John MacArthur, Thomas Nelson, 2010, 225 pp. 3 of 5 stars
What is the most unforgivable notion in today’s world? Slavery is good.
In Slave, John MacArthur explores the paradox that people never stop being slaves. Pre-conversion, we are slaves to sin. Post-conversion, we are slaves to Christ. “Although you used to be slaves of sin…you became enslaved to righteousness” (Rom. 6:17-18, HCSB).
MacArthur calls the mistranslation of “slave” to “servant” a centuries-long cover up by English NT translators, much of it owing to the historical stigma of slavery. But there is a difference. A servant is hired. A slave is owned. Surprisingly, the latter is the most common metaphor for a Christian in Scripture.

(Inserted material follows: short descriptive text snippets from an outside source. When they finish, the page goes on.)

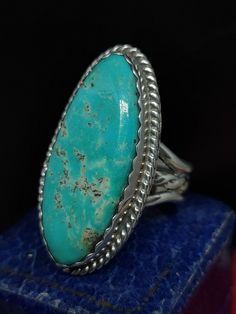 This stunning vintage ring has great style featuring a large natural turquoise gemstone set in sterling silver, the ring has been skillfully crafted by native American silversmiths J R HUSKON.  Face length approx - 36.6 mm UK size - W US size - 11 Message me any questions  ITEM - S1606 Antique Turquoise Sterling Silver Ring, Untreated Southwestern Style Ring Jewelry, Vintage Sterling Silver Turquoise Ring With Large Stone, Antique Untreated Turquoise Jewelry, Vintage Turquoise Ring With Large Oval Stone, Western Style Turquoise Sterling Silver Ring, Western Sterling Silver Gemstone Ring, Western Style Sterling Silver Gemstone Ring, Vintage Oval Turquoise Ring With Large Stone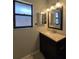 Bathroom featuring dark vanity, mirror, and window at 320 Eron Way # 6, Winter Garden, FL 34787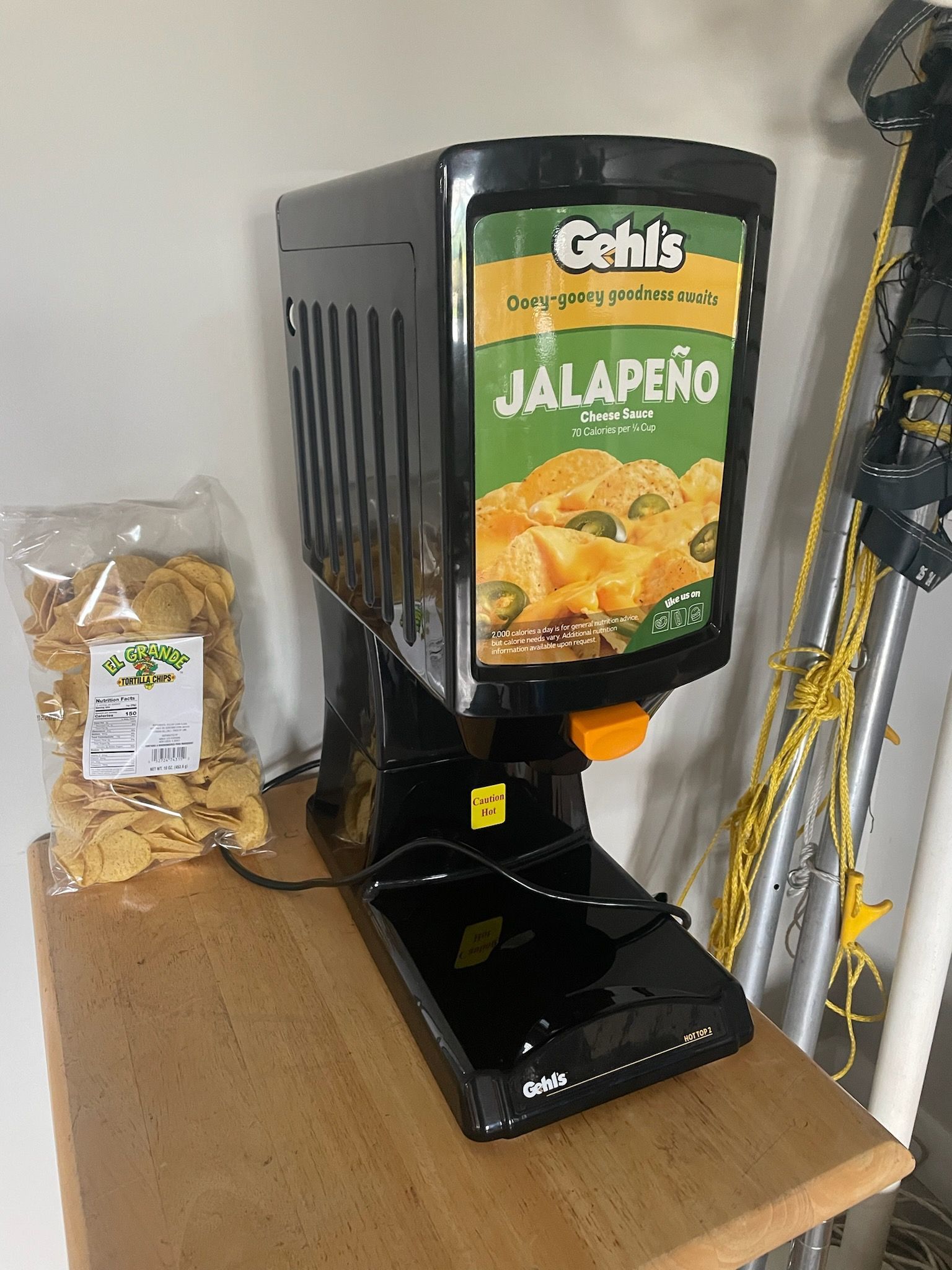 A jalapeno dip dispenser is sitting on a wooden table next to a bag of chips.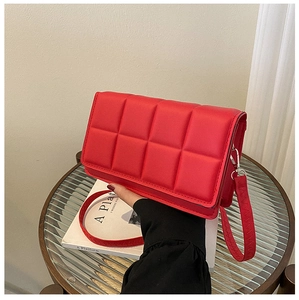 Detail of red padded quilted leather crossbody bag with distinctive grid texture and silver metal hardware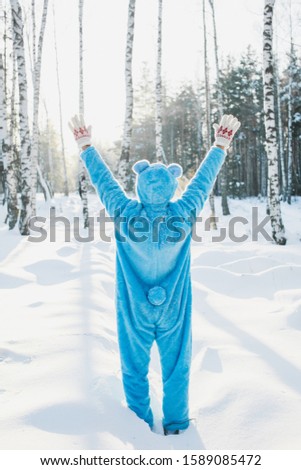 A vertical shot of a person in a fluffy blue costume standing with hands up in a forest in winter - back to childhood concept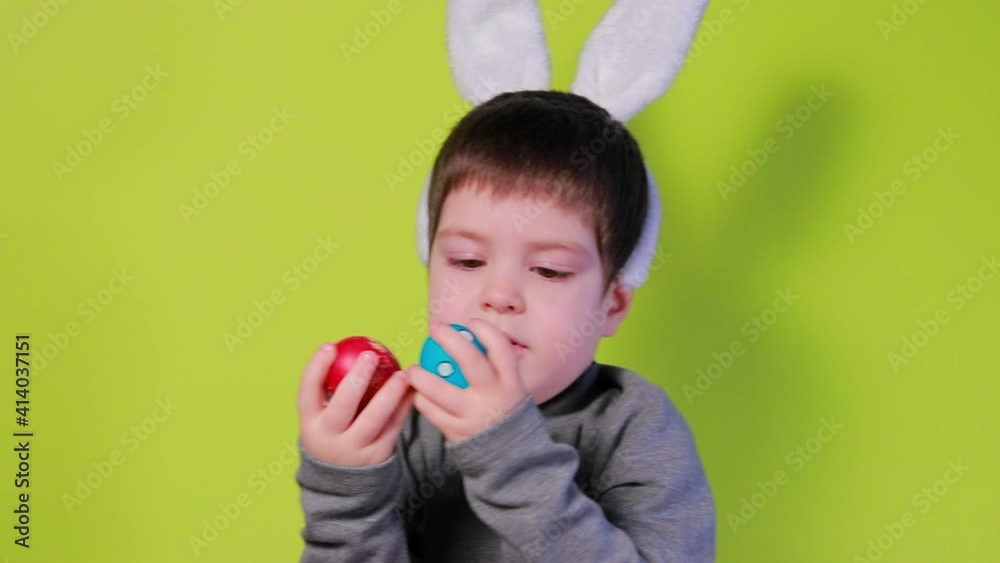 Cheerful happy boy with bunny ears on head is playing with Easter colorful eggs, beating painted chicken eggs against each other. Easter kid on a yellow background. Cheerful happy boy with bunny ears on head is playing with Easter colorful eggs, beating painted chicken eggs against each other. Easter kid on a yellow background.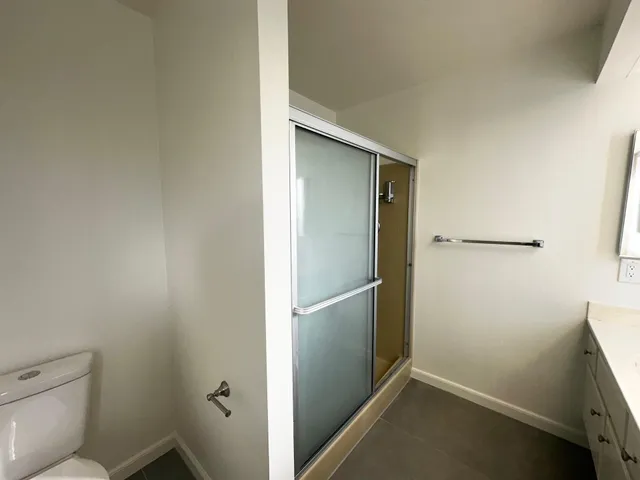 a bathroom with a toilet and a sink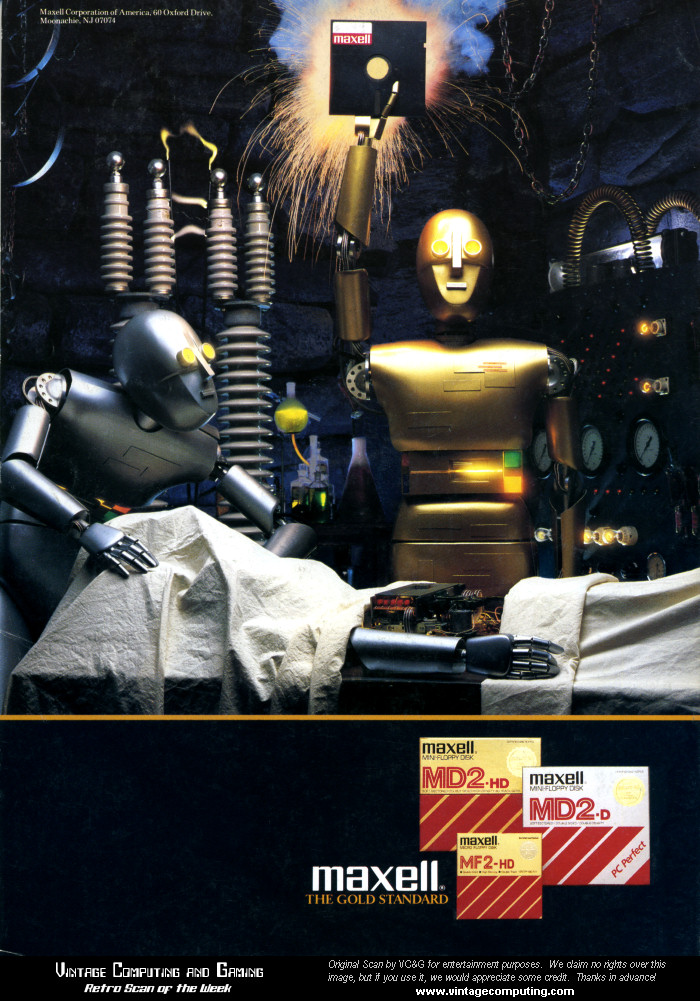 A gold robot is standing in a laboratory, next to a silver robot on an operating table. The gold robot is holding a 5.25" floppy disk overhead while another silver robot stands nearby crouched over like Igor from Frankenstein.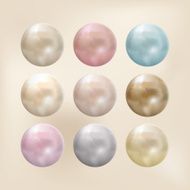 Spherical pearls of different colors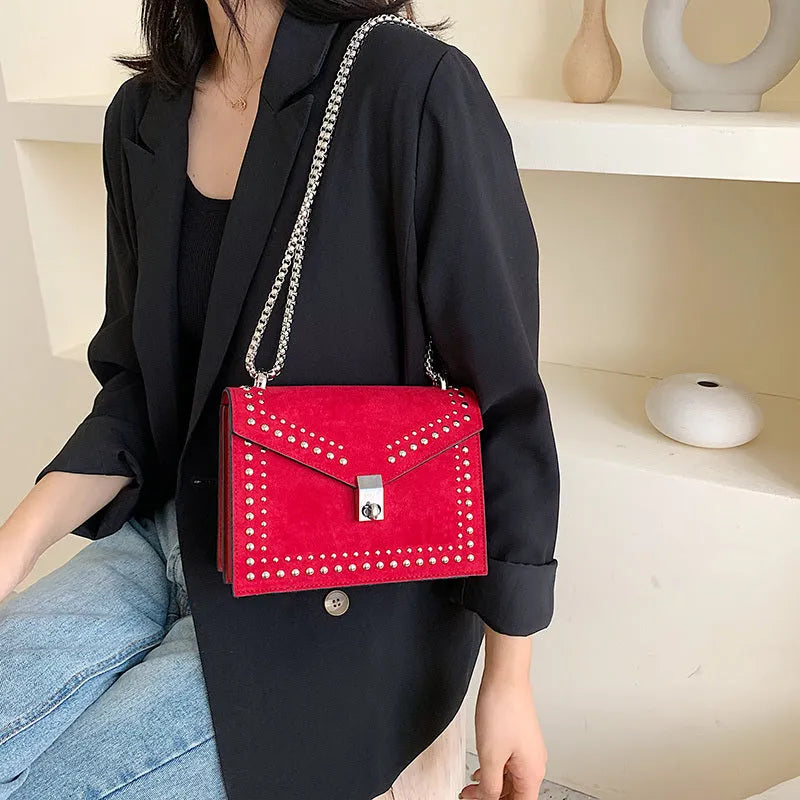 Small PU shoulder messenger bag for women with lock detail, chains, and rivet decoration on a soft flap.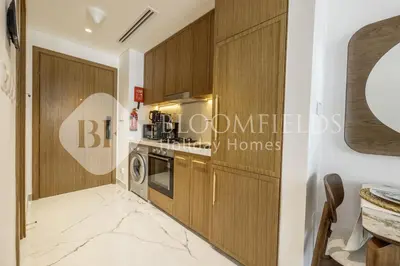 a kitchen with wooden cabinets and a washer and dryer at Bloomfields Lumière Stu Azizi Riviera in Dubai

It speaks of absolute commitment as a requirement for all Christians, not an add-on for extra-spiritual Christians. “My sheep hear my voice, and I know them, and they follow me” (Jn. 10:27).
This book is really MacArthur’s contribution toward the doctrines of grace from the perspective of total surrender to Christ. After skillfully weaving Scripture with church history (e.g. Luther and Newton), MacArthur uses chapters 8-11 to unpack TULIP (total depravity, unconditional election, limited atonement, irresistible grace, perseverance of the saints).
He closes with four compelling paradoxes about slavery: it brings freedom (to do right), it ends prejudice (since all are slaves), it magnifies grace (we’re undeserving) and it pictures salvation (slavery is the central message of salvation).
This volume is not as popular as The Gospel According to Jesus or perhaps as helpful as the explicit Lordship volume Hard to Believe. Still, it is a message that is rare in today’s churches and invaluable for sinners and saints to ponder.
- “The one slavery is terminated precisely in order to allow the other slavery to begin” (140, quoting Murray Harris).
- “True freedom begins when slavery to sin ends. And slavery to sin ends only when we have become the slaves of God” (142).
- “To my great astonishment I found that the [Scripture] passages which speak decidedly for election and persevering grace, were about four times as many as those which speak apparently against…” (151, quoting George Müller, who had once called election a “devilish doctrine”).